Welfare aziendale in Toscana, l’occasione per cambiare (davvero) il modo di lavorare

er anni, quando si parlava di welfare aziendale, il pensiero correva subito a buoni pasto, fringe benefit, qualche voucher o convenzione, strumenti spesso poco utilizzati e talvolta percepiti più come un contentino che come un reale cambiamento. Ma oggi, finalmente, qualcosa è cambiato, e non si tratta di un cambio di facciata, ma di un vero e proprio ripensamento del modo in cui viviamo e costruiamo il lavoro. Oggi il welfare non è più un extra opzionale, ma una leva strategica.
Non è più un premio accessorio, ma un elemento essenziale nella cultura organizzativa. E in Toscana, questa evoluzione può diventare concreta grazie a un bando regionale che sta finanziando fino a 25.000 euro a fondo perduto per tutte le realtà che decidono di investire sul benessere, sulla flessibilità, sulla conciliazione tra vita e lavoro.
A poter accedere ai fondi non sono solo le aziende strutturate, ma anche cooperative, fondazioni, ETS, associazioni di categoria, startup, società benefit e perfino piccole imprese con un solo dipendente. Un segnale chiaro che questa opportunità è pensata non per pochi, ma per chiunque abbia una sede operativa in Toscana e voglia costruire un’organizzazione più attenta alle persone e più competitiva.
Secondo Anthony Colannino, consulente di management e fondatore di Value Uplift Consulting – il network di management consulting che ha già portato questo approccio a Grosseto e ora guarda ad Arezzo e Firenze – il welfare è molto più di una misura HR. “Non è un costo, è un investimento che si ripaga in produttività, fiducia e reputazione”, afferma con convinzione Colannino.
Il bando toscano non finanzia i soliti benefit simbolici, sostiene invece un welfare di conciliazione, fatto di misure concrete che incidono davvero nella vita quotidiana delle persone: la flessibilità negli orari di ingresso e uscita, la possibilità di gestire con più libertà i permessi o accedere a congedi aggiuntivi, strumenti digitali per facilitare il lavoro da remoto, ma anche servizi come baby-sitter, centri estivi, libri di testo per i figli o assistenza agli anziani. In parallelo, il bando valorizza anche i percorsi verso la Certificazione di Parità di Genere, offrendo non solo riconoscimento simbolico, ma veri vantaggi, come sgravi fiscali, premialità nelle gare pubbliche, rafforzamento della reputazione.

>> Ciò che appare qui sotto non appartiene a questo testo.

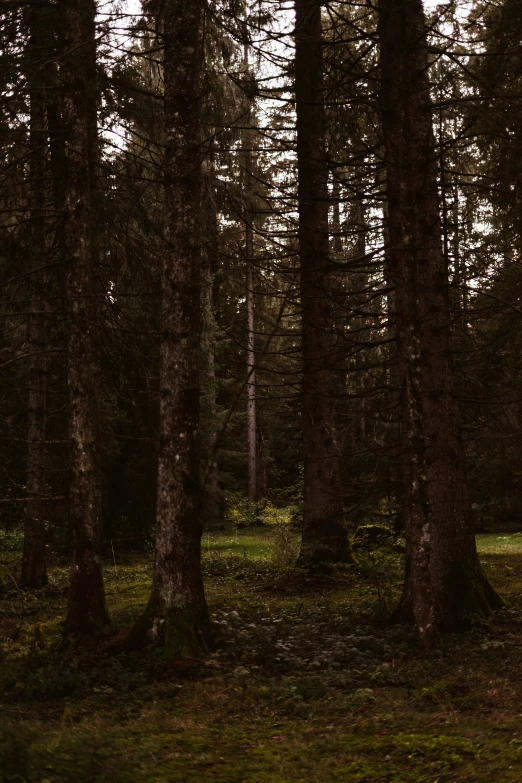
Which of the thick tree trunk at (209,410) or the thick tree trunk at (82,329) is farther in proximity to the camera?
the thick tree trunk at (209,410)

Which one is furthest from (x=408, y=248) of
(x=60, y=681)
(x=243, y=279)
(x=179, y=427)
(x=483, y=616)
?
(x=243, y=279)

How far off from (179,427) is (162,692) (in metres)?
2.88

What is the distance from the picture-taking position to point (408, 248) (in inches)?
301

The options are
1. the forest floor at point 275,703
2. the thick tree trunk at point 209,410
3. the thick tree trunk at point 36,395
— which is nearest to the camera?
the forest floor at point 275,703

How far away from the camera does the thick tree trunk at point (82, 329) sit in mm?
8984

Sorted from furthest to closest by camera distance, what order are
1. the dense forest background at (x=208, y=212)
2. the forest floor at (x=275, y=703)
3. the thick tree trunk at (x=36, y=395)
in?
1. the thick tree trunk at (x=36, y=395)
2. the dense forest background at (x=208, y=212)
3. the forest floor at (x=275, y=703)

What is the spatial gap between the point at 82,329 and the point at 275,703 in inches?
212

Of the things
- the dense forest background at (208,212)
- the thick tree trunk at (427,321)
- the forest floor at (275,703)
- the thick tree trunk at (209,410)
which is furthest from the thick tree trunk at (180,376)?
the thick tree trunk at (209,410)

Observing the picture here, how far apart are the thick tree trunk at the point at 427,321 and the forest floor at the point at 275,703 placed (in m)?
0.62

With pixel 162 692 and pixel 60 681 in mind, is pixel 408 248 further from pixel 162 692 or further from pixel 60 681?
pixel 60 681

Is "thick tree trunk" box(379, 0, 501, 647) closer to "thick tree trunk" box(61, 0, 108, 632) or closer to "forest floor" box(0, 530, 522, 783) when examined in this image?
"forest floor" box(0, 530, 522, 783)

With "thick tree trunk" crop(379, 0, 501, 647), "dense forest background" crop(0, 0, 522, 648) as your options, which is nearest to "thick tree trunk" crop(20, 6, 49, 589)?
"dense forest background" crop(0, 0, 522, 648)

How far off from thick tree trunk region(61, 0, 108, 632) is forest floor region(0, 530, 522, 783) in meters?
0.66

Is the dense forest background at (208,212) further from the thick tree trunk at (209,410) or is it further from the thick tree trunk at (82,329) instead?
the thick tree trunk at (209,410)
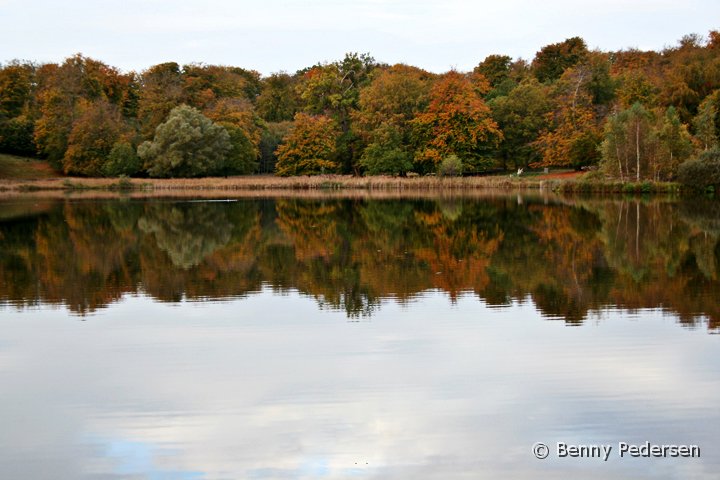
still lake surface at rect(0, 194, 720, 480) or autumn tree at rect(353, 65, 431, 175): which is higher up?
autumn tree at rect(353, 65, 431, 175)

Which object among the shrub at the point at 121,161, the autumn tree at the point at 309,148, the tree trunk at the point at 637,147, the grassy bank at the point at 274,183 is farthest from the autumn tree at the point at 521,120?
the shrub at the point at 121,161

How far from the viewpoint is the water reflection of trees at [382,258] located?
13102mm

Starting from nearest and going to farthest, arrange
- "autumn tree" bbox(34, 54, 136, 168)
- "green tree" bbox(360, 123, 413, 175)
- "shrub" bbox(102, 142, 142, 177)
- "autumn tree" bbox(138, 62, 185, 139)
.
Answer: "green tree" bbox(360, 123, 413, 175) < "shrub" bbox(102, 142, 142, 177) < "autumn tree" bbox(138, 62, 185, 139) < "autumn tree" bbox(34, 54, 136, 168)

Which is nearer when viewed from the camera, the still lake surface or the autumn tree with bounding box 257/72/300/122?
the still lake surface

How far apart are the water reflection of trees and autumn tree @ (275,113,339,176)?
30809 millimetres

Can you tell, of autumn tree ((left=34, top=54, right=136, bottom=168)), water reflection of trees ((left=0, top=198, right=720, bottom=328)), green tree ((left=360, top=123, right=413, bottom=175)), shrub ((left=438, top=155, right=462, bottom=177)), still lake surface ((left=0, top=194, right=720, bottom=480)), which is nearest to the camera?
still lake surface ((left=0, top=194, right=720, bottom=480))

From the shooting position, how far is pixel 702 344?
9.20 meters

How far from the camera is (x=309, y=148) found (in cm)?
6106

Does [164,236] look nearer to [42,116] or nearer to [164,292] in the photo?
[164,292]

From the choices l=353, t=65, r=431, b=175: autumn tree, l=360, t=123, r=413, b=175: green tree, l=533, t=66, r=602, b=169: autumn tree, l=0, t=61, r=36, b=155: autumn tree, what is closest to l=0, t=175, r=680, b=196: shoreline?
l=360, t=123, r=413, b=175: green tree

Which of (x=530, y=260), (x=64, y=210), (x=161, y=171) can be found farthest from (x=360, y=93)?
(x=530, y=260)

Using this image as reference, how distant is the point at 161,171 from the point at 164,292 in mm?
49973

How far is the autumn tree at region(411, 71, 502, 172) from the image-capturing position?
5775 cm

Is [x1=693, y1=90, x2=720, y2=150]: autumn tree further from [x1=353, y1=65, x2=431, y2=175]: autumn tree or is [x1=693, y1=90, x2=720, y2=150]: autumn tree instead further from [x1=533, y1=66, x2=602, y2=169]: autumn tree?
[x1=353, y1=65, x2=431, y2=175]: autumn tree
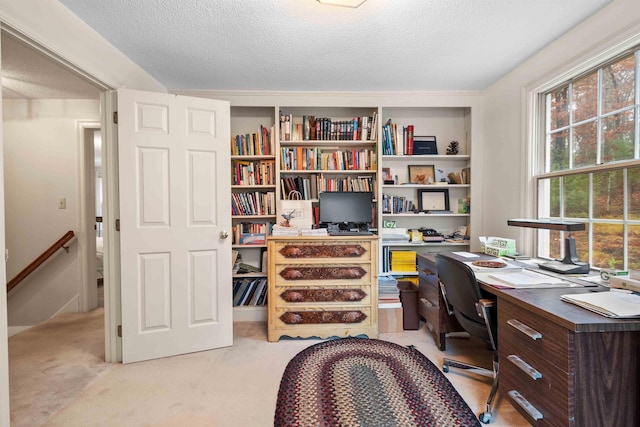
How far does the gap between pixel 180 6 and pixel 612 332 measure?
260 cm

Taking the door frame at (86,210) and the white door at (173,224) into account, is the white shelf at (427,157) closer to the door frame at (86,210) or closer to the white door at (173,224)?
the white door at (173,224)

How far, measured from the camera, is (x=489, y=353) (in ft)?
7.34

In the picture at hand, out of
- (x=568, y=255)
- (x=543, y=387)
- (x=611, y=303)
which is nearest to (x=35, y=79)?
(x=543, y=387)

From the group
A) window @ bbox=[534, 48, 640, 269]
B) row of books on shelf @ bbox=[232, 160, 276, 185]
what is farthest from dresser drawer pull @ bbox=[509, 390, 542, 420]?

Ma perché un imprenditore, oggi, dovrebbe fermarsi a riflettere su questi temi e partecipare a questa proposta?
Ci sono molte risposte, e tutte sono concrete. C’è un finanziamento reale, fino a 25.000 euro, che consente di mettere in campo azioni utili senza incidere sul bilancio, c’è un risparmio misurabile, tra riduzione delle assenze, diminuzione del turnover, incentivi contributivi e fiscali. C’è un ritorno reputazionale, perché un’azienda che investe in benessere attira talenti, fidelizza i collaboratori, costruisce fiducia anche verso clienti e partner. Ma soprattutto, c’è un vantaggio competitivo reale. La parità di genere, ad esempio, non è solo un tema culturale, è una carta in più per ottenere punteggi più alti in bandi pubblici, accedere a nuovi mercati, posizionarsi meglio rispetto ai competitor.
Il progetto portato avanti da Value Uplift Consulting ha già pienamente dimostrato la sua efficacia nella provincia di Grosseto, grazie anche alla collaborazione con realtà come CNA Grosseto, che per prima ha creduto nel modello. In questo territorio, aziende, cooperative e associazioni sono state accompagnate passo dopo passo nell’accesso ai fondi, nella progettazione delle misure, nella costruzione di una rete territoriale che ha reso il welfare non solo uno strumento interno, ma un vero valore condiviso.